1) Signage is maddeningly inconsistent and unreliable. This is a blog in itself. Several different bodies are involved here and so there is no obvious target to blame. Looking at every kind of sign, from road and path surface marking, through finger signs, street name signs, direction indicators, confirmation way markers, route number markings, to official mandatory, advisory, permissive and advanced warning indicators: all suffer from degrees of neglect, absence, poor visibility, ambiguity, poor placement and redundancy. Basically, a mess. Some is beautifully clear and prominent – encouraging enthusiasm and adventurous exploration.

And then, gaps and vagueness appear at crucial junctions and the adventurer gets lost. Some is mystifying, some has been clearly vandalised, some is just perverse. Some is just not there.

Someone has removed the sign that explains whatever lies to the right of this sign. Only those who already know where they are going are happy. (some more signs can be seen on my flickr site here and here)


2) Official maps are encouraging but not always very helpful. Bristol City Council has a set of cheerful and detailed leaflets showing a range of cycle routes and amenities across and around the city. They look appealing and they are sentout, or can be downloaded, free of charge. In practice they either lack required detail or else pack things so tightly together that using them on the road demands too much intuition and guesswork (maybe I’m just a poor map reader?). With poor signage, ambiguous or difficult-to-read maps are even more frustrating.

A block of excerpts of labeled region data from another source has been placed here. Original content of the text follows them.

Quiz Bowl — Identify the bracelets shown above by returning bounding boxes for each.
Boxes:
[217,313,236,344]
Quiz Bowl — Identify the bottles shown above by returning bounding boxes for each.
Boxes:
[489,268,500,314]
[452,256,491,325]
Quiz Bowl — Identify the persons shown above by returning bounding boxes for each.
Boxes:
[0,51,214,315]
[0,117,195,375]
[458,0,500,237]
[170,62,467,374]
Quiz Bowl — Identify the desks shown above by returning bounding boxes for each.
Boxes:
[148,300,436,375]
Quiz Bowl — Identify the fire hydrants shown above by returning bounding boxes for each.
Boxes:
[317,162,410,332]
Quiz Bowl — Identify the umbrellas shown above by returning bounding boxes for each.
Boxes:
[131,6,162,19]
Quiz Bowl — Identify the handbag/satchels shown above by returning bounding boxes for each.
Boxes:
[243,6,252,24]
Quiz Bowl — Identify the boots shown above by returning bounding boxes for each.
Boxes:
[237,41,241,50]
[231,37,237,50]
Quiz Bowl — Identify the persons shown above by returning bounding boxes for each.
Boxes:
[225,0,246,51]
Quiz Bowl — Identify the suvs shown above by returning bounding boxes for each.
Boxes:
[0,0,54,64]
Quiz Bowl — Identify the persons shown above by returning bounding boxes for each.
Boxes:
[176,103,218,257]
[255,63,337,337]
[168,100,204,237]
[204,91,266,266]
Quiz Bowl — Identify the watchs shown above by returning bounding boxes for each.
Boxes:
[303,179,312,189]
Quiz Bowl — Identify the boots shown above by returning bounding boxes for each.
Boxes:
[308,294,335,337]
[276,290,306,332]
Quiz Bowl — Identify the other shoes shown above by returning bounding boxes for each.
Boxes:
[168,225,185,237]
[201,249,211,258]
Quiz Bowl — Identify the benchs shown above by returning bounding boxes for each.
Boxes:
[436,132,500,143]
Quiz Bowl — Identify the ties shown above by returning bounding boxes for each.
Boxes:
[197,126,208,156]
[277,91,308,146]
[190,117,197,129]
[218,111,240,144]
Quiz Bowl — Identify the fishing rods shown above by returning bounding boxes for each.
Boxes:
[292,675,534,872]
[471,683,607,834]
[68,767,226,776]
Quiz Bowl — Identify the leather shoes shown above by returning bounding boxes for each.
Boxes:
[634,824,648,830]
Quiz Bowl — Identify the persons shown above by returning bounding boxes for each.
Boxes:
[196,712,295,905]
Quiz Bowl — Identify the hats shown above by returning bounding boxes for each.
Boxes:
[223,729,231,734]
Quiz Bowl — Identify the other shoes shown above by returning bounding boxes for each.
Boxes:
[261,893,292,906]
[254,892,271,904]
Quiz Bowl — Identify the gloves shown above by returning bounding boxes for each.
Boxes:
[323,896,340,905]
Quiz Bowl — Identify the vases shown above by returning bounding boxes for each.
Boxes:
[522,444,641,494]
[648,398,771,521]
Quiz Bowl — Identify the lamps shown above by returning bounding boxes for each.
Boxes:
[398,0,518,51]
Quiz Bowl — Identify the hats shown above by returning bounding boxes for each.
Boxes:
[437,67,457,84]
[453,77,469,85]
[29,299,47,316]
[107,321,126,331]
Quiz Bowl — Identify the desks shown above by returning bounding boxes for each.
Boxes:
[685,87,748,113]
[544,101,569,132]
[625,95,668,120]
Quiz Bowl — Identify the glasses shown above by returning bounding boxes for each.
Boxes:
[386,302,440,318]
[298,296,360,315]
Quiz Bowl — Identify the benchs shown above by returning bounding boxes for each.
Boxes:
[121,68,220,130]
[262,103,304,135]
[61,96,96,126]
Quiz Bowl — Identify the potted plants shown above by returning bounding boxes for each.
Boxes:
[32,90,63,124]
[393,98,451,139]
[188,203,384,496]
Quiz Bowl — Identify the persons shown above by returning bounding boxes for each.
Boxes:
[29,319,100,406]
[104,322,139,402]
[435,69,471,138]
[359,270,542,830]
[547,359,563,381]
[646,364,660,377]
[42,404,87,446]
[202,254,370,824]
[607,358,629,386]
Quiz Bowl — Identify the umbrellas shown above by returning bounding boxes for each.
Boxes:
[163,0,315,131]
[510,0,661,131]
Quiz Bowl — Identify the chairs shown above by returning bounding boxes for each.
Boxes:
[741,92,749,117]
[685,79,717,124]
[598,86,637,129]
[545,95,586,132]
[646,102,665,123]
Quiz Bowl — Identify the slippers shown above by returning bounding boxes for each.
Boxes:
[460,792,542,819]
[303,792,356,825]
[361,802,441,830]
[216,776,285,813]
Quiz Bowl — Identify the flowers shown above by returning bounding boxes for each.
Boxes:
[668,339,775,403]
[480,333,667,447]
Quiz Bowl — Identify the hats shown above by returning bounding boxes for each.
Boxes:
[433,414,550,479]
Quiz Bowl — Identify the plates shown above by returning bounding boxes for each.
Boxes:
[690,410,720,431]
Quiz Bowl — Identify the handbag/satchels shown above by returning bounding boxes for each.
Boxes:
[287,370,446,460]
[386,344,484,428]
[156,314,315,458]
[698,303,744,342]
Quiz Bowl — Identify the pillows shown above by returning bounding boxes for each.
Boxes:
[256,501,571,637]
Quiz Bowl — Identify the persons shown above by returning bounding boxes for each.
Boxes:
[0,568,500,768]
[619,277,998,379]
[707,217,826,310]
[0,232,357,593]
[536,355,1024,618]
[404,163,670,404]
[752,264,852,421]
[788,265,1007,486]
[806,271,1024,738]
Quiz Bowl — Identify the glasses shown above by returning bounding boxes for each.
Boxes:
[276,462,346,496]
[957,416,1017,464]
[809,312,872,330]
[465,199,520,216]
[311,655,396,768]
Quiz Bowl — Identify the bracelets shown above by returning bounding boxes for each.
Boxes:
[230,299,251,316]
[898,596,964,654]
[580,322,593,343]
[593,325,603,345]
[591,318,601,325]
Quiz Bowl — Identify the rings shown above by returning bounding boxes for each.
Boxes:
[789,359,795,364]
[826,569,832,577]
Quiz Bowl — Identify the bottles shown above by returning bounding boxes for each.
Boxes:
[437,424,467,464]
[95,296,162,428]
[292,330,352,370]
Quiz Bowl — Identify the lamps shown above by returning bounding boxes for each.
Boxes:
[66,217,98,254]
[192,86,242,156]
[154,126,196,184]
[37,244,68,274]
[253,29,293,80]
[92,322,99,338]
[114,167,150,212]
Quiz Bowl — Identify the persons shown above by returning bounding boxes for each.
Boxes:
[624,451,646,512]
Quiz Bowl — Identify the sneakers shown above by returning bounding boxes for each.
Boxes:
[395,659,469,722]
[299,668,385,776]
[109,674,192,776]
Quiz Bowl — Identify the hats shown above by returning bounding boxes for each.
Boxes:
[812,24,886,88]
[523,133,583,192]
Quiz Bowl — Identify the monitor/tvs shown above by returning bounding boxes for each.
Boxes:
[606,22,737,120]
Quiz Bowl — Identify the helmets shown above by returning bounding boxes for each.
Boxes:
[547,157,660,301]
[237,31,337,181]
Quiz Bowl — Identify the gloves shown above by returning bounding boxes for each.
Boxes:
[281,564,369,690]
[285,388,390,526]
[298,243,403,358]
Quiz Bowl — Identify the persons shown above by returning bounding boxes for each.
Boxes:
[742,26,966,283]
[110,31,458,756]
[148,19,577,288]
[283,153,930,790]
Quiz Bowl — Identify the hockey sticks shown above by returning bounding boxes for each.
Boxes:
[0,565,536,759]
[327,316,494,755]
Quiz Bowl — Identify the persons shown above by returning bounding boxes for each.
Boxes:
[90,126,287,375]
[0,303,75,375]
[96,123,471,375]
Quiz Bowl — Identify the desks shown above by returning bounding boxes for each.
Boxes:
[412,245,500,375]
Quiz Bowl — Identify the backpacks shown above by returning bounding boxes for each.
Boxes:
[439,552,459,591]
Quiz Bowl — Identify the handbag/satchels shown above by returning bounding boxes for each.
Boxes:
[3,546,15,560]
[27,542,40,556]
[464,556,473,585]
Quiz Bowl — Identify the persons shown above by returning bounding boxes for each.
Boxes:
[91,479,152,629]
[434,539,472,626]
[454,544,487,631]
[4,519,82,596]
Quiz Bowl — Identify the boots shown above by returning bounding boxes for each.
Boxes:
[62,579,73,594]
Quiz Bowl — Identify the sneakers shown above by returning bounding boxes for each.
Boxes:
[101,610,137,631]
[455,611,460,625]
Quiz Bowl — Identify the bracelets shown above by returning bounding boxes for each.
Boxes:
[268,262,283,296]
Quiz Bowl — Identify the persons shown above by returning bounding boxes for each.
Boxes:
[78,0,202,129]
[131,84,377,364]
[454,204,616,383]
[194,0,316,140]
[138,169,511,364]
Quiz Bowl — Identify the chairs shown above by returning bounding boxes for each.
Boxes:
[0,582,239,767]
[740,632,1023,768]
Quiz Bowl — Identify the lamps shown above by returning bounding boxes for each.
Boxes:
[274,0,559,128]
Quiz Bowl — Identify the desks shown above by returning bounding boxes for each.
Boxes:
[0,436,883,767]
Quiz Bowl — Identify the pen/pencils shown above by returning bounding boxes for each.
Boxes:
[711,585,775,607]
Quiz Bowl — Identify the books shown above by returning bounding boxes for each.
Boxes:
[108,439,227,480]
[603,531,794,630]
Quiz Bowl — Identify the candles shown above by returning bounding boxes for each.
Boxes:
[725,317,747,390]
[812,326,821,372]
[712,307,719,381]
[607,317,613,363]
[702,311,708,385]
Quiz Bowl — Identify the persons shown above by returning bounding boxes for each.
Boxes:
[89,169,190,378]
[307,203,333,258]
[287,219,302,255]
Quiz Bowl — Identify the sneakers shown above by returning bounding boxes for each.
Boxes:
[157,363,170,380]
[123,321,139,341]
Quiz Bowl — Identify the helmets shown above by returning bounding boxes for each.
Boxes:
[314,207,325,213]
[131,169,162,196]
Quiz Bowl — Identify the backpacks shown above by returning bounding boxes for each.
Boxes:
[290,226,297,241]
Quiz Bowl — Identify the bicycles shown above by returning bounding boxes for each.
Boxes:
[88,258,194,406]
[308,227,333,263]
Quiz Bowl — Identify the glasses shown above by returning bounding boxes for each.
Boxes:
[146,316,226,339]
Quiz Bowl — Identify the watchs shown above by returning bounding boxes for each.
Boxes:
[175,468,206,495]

3) Physical provision is fragmented. Nothing about cycling in Bristol is free-flowing. The longest uninterrupted sections of cycling are on shared pedestrian/cycle paths – very definitely a second-best option in my book. Shared paths are only trouble-free when no one else is using them. For pedestrians they can make relaxation impossible. For a cyclist they reduce the normal rhythm of a cycle journey to a forced and frequently interrupted meander. Short sections of contraflow cycle lane in one way streets (eg Nelson Street) and fragments of cycle lane alongside loading/parking places (Gloucester Road, I think) are just plain dangerous. Some unexpected bits of cycle lane within multi-lane roads, ahead of roundabouts, near the city centre demand almost suicidal courage to use at all.

4) Cycling culture in Bristol is, broadly speaking, anarchic. I don’t see any overt antagonism from motorists or pedestrians, but as a pedestrian (I walk a lot) I am regularly disturbed and sometimes shocked by cyclists in unexpected (non-legal) places. Perhaps the poor signage is to blame. But even where NO CYCLING is clearly painted in large letters across a footpath on the Downs, plenty of cyclists pay no attention. Footpaths have become a de facto set of optional cycle paths for a lot of Bristol cyclists. Many open areas in the centre of Bristol are marked on the maps as “shared” or “pedestrian”. Presumably most people have never seen the maps, because they are all treated as”shared” by very many cyclists.

5) Everything defers to the motor car. Obviously, this is not Bristol City Council Official Policy but it might just as well be. As long as so much of all our lives is taken up by ownership and use of the car, everything else that wants to move is going to have to wait. Parked cars line most of Bristol’s smaller roads, and even where parking is not allowed, parked or waiting vehicles create hazards for cyclists at regular intervals. The narrow cycle lanes that have been painted (almost never constructed) alongside roads are normally blocked at intervals along the route by a stationary car or other vehicle. Cracks and potholes are numerous.
What we need to do, I think, is think before demanding the impossible or the contentious, and make more efforts to maintain and mend the things we already have. It’s good. It could and should be better. I have a feeling that if cyclists keep on asking for more, the negative aspects of what we already have will put a real drag on progress. The high level of consideration afforded cyclists by other road users (especially the hard-pressed pedestrians) in Bristol will evaporate if we can’t be more confident and considerate as cyclists.

2 thoughts on “Considerate Cycling 3

    1. Not necessarily no. But I do observe that even when officially approved it is not well understood or anticipated by some cyclists and pedestrians and does lead to moments of conflict and anxiety as the penny drops rather rapidly.